L’organisation de défense des droits de l’Homme « Amnesty International » a dénoncé une « escalade très inquiétante dans la répression », menée par les autorités algériennes contre les droits à la liberté d’expression et d’association en amont des élections.
Réagissant à l’arrestation des journalistes Khaled Drareni et Ihsane El Kadi, ainsi que du leader de l’opposition Karim Tabbou, l’organisation internationale a, par la voix de sa directrice adjointe pour l’Afrique du Nord et le Moyen-Orient, Amna Guellali, souligné qu’au lieu d’enfermer des journalistes et des opposants politiques pour écraser la dissidence et intimider les membres du mouvement contestataire du Hirak, elles feraient mieux de s’attacher à respecter leurs obligations en termes de droits humains.
« Il est fort probable que les trois hommes aient été pris pour cibles à titre de représailles en raison de leurs liens avec le mouvement du Hirak, qui réclame un changement politique radical en Algérie en usant de moyens pacifiques », a-t-elle relevé dans un communiqué.
Elle a dénoncé leur interpellation qui « s’inscrit dans la politique menée ces derniers mois à coups d’arrestations arbitraires et de poursuites intentées contre des journalistes et des militants qui réclament plus de justice sociale et des réformes politiques ».
Mme Guellali a fait savoir que ces trois hommes ont été arrêtés séparément dans la soirée du 10 juin et détenus dans le centre de sécurité d’Antar pour être interrogés, rappelant que ce n’est pas la première fois qu’ils se retrouvent dans le collimateur des autorités algériennes.
« Khaled Drareni a été condamné à trois ans de prison à l’issue d’un procès manifestement inique, pour avoir couvert le mouvement contestataire du Hirak en août 2020. Sa peine a été réduite à deux ans en appel. Il a été libéré en février 2021 et son affaire a été transmise à la Cour suprême pour être rejugée en mars 2021 », a rappelé Amnesty International.
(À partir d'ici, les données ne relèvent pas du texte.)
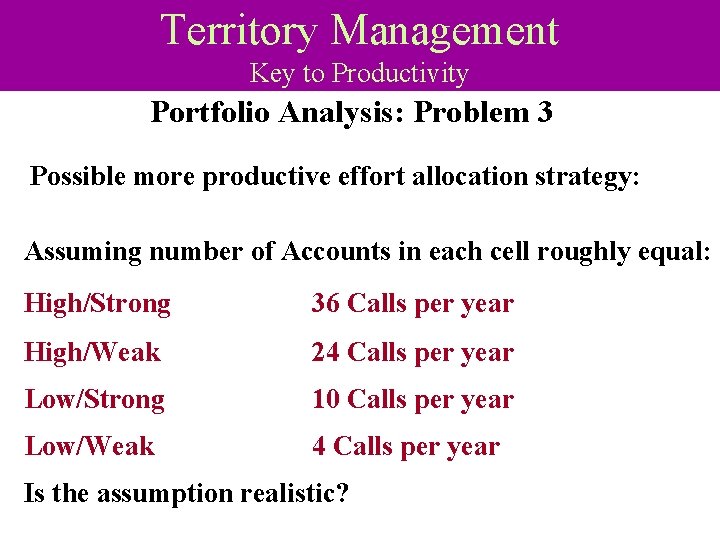 Territory Management
Key to Productivity

Portfolio Analysis: Problem 3

Possible more productive effort allocation strategy:

Assuming number of Accounts in each cell roughly equal:

High/Strong 36 Calls per year

High/Weak 24 Calls per year

Low/Strong 10 Calls per year

Low/Weak 4 Calls per year

Is the assumption realistic?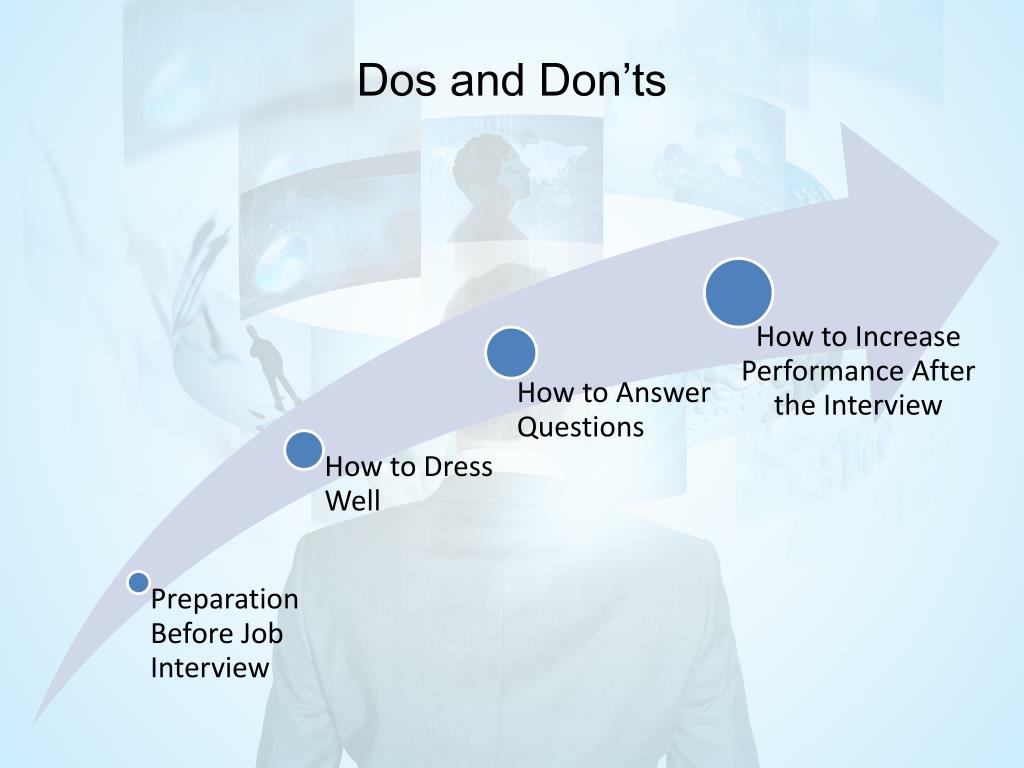 Dos and Don’ts

Preparation Before Job Interview

How to Dress Well

How to Answer Questions

How to Increase Performance After the Interview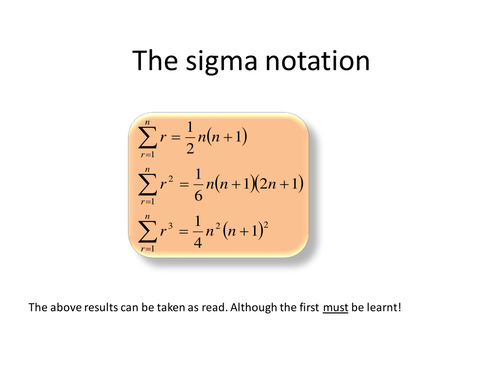 The sigma notation

$\sum_{r=1}^{n} r = \frac{1}{2}n(n+1)$

$\sum_{r=1}^{n} r^2 = \frac{1}{6}n(n+1)(2n+1)$

$\sum_{r=1}^{n} r^3 = \frac{1}{4}n^2(n+1)^2$

The above results can be taken as read. Although the first must be learnt!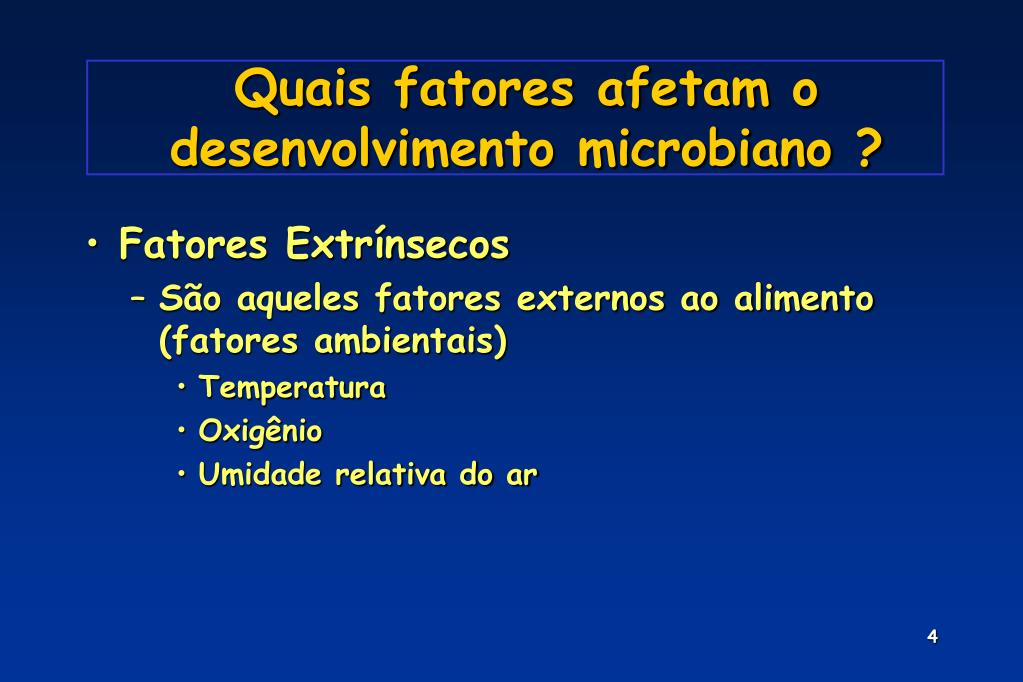 Quais fatores afetam o desenvolvimento microbiano ?

• Fatores Extrínsecos
– São aqueles fatores externos ao alimento (fatores ambientais)
• Temperatura
• Oxigênio
• Umidade relativa do ar

4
Pour le leader politique Karim Tabbou, il a été condamné en mars 2020 à un an de prison pour des « accusations forgées de toutes pièces, en lien avec des commentaires figurant dans des vidéos publiées sur la page Facebook de son parti, dans lesquelles il critiquait le rôle de l’armée dans la politique », souligne l’organisation.
De son côté, Ihsane El Kadi, directeur de la station « Radio M » et du site d’information « Maghreb Emergent », est poursuivi en justice pour diffamation et outrage envers le président algérien, a-t-elle poursuivi, relevant qu’en réaction, les autorités ont bloqué les médias qu’il dirige.
A ce jour, 223 personnes sont détenues en Algérie en lien avec le mouvement de contestation du Hirak, selon les organisations et militants locaux qui observent la situation des droits humains sur le terrain.
D’après le comité national de défense des droits de l’Homme (CNLD), la justice algérienne a inculpé ces détenus d’opinion et prisonniers politiques de divers graves délits comme le classique « atteinte à l’unité nationale » ou la traditionnelle appartenance à « une organisation étrangère complotant contre l’autorité de l’Etat ».
D’après le CNLD, les griefs retenus contre les prévenus, selon les dossiers, concernent également « attroupement non armé », « rébellion », « trouble à l’ordre public » et « violation des dispositions sanitaires relatives à la Covid-19 », ainsi que « diffusion de publications pouvant porter atteinte à l’intérêt national ».